▸ **TASK ITEM**
Skip every image and restate the data word for word.

▸ **RECORDED DATA**

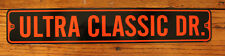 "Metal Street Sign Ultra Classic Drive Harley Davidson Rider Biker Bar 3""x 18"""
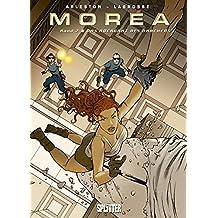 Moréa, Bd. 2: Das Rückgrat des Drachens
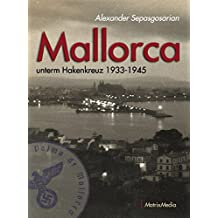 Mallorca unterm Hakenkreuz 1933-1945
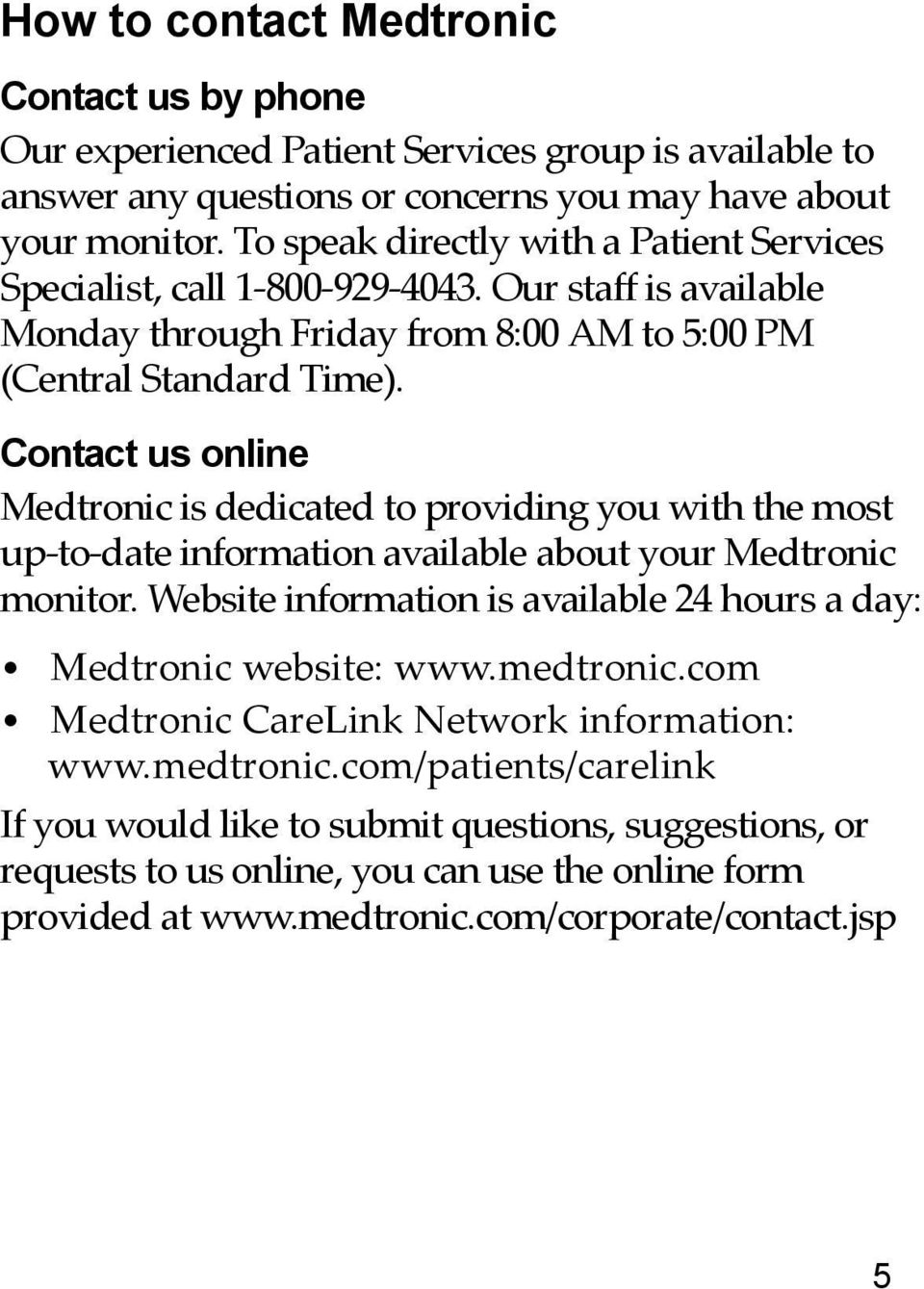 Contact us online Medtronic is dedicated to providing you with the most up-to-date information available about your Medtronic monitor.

▸ **RESPONSE BELOW**
 "Metal Street Sign Ultra Classic Drive Harley Davidson Rider Biker Bar 3""x 18"""
 Moréa, Bd. 2: Das Rückgrat des Drachens
 Mallorca unterm Hakenkreuz 1933-1945
 Contact us online Medtronic is dedicated to providing you with the most up-to-date information available about your Medtronic monitor.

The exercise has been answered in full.